*Problem to solve*
Continue the boxing article about Michael Farenas and Hector Velazquez, starting after its last sentence.

[Begin Selection]

Mexican out to spoil Farenas’ shot at title

Joaquin M. Henson - The Philippine Star

MANILA, Philippines - A battle-scarred Mexican journeyman who has fought brothers Manny and Bobby Pacquiao is in town to spoil IBF No. 4 superfeatherweight Michael Farenas’ bid for a world title shot.

Hector Velazquez, 39, is a grizzled veteran of 79 fights and in the twilight of a 20-year career, wants a final stab at glory. He’ll provide an acid test for Farenas when they clash for the vacant WBC Asia Council Continental 130-pound championship in a 12-rounder at the San Juan Arena tonight.

Velazquez, countryman Alem Robles and two trainers flew in from Mexico last Friday to set up camp here a week before promoter Gerry Peñalosa’s blockbuster card unravels. Robles takes on unbeaten Dave Peñalosa in the undercard.

“The Mexicans insisted to come early to acclimatize,” said Peñalosa. “They didn’t come to lose. They’re tough guys. I was at ringside in Los Angeles when Velazquez fought Manny and he gave a good account of himself in the early rounds. I remember Manny was coming off a loss to (Erik) Morales. Velazquez put up a good fight in the first few rounds then Manny’s speed took over. Manny won by knockout in the sixth. I told Mike not to take Velazquez lightly. He’s a very experienced fighter who has fought many big names. Velazquez will be dangerous in the early rounds. He’s been training at the gym in Starmall since arriving and the word is he’s in good form.”

In yesterday’s weigh-in at the Lancaster Hotel, both Farenas and Velazquez tipped the scales at the superfeatherweight limit of 130 pounds. Velazquez, however, took two hours to shed off five pounds to make the cut. Robles and Peñalosa checked in at 124 each.

[End Selection]
[Begin Data section]

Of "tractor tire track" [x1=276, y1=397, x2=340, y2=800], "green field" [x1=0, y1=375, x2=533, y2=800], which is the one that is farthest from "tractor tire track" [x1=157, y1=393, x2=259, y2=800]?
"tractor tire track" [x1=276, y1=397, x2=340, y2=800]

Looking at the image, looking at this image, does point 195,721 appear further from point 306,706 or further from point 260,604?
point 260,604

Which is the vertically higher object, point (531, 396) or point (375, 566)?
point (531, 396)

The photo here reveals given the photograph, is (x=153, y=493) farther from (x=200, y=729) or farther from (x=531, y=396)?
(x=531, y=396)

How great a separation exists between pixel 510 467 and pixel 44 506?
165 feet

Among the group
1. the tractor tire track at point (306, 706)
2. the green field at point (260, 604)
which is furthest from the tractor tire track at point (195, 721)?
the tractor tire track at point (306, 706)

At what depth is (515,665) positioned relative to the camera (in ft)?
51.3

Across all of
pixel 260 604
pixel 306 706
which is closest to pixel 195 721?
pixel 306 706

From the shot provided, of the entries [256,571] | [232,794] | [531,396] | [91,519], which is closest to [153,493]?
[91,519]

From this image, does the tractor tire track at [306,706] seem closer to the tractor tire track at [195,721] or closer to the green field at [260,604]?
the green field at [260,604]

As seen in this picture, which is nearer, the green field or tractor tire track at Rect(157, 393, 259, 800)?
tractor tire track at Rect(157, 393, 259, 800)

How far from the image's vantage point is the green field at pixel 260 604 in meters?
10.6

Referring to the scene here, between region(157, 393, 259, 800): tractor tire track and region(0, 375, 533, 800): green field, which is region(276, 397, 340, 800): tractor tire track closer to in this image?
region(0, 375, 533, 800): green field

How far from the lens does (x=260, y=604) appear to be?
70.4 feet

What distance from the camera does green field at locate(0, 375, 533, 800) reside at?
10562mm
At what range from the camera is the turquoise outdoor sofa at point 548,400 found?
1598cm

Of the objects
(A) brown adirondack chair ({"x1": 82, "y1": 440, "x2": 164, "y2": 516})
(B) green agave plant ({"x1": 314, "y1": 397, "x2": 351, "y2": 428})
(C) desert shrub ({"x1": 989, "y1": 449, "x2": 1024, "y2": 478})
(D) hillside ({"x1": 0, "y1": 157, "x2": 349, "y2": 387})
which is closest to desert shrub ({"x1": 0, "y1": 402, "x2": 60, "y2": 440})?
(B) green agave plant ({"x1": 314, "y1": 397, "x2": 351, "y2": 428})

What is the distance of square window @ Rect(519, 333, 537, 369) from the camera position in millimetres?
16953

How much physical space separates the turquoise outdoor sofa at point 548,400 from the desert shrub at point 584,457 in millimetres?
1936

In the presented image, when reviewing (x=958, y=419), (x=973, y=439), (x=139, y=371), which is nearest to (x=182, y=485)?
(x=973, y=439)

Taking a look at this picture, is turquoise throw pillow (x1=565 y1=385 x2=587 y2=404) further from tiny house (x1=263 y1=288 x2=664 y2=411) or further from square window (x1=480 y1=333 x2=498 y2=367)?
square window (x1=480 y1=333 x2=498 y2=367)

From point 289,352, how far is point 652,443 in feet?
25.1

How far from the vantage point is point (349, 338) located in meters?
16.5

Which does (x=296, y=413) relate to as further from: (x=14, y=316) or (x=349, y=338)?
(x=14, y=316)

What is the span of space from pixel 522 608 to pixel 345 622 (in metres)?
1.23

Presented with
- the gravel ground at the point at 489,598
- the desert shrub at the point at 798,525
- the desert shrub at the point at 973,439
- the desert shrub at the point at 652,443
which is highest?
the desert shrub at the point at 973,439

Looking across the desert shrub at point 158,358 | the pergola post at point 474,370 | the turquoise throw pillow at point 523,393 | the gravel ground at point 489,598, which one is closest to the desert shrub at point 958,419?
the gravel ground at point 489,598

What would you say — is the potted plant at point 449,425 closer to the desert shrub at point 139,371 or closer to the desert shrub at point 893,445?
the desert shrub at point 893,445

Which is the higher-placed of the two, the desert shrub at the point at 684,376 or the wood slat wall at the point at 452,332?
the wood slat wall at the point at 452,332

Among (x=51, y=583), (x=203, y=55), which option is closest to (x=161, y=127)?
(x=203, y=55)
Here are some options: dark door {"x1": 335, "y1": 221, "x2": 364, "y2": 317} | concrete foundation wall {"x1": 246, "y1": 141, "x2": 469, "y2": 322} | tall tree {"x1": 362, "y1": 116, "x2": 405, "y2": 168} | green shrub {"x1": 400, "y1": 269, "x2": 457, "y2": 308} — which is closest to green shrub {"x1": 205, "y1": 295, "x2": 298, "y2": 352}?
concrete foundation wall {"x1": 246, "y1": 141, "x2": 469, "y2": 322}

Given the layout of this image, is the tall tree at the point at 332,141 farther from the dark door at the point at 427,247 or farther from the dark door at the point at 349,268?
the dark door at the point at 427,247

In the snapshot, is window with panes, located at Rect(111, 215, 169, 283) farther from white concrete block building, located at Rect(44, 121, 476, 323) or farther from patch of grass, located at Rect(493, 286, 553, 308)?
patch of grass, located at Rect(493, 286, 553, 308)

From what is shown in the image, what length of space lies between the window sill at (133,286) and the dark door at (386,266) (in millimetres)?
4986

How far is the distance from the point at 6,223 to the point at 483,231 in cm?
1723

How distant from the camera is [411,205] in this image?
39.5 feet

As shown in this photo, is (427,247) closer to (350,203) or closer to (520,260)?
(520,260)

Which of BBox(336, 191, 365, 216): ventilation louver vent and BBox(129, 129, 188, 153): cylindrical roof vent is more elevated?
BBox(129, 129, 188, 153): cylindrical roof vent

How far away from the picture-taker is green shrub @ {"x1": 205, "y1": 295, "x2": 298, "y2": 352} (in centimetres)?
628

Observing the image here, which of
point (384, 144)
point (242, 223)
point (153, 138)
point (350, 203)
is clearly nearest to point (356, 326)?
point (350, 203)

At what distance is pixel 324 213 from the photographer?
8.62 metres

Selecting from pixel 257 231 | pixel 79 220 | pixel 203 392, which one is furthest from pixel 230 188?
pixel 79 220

[End Data section]

*Result of this exercise*
Velazquez is one of only two fighters ever to face the Pacquiao brothers. The other is Thai Fahprakorb Rakkiat-gym. Velazquez was stopped by Manny in September 2005. The Mexican beat Bobby by disqualification in the 11th round in Las Vegas in November 2006. Bobby dropped Velazquez in the third round with an uppercut but couldn’t finish off the durable veteran. The younger Pacquiao was eventually disqualified for repeated low blows even as he led in two of the three judges scorecards at the time of the stoppage.

Velazquez has been in the ring with world champions like Venezuela’s Edwin Valero, Kazakhstan’s Vitali Tajbert, Mexico’s Raul Perez and Israel Vazquez and Brooklyn’s Kevin Kelley. His most impressive wins were at the expense of victims like Colombia’s Ever Beleno, Ukraine’s Yurij Voronin, Jesse Magana, Trinidad Mendoza and Marcos Licona.

Farenas, 29, won’t find it easy to penetrate Velazquez’ defense. He’s 5-4 1/2 compared to Velazquez who’s 5-7 with a 67-inch wingspan. Unless the Sorsogon slugger is able to crowd Velazquez and force a toe-to-toe brawl, it could be a long exasperating night for the Filipino. Velazquez will no doubt use his extensive reach to keep away from Farenas.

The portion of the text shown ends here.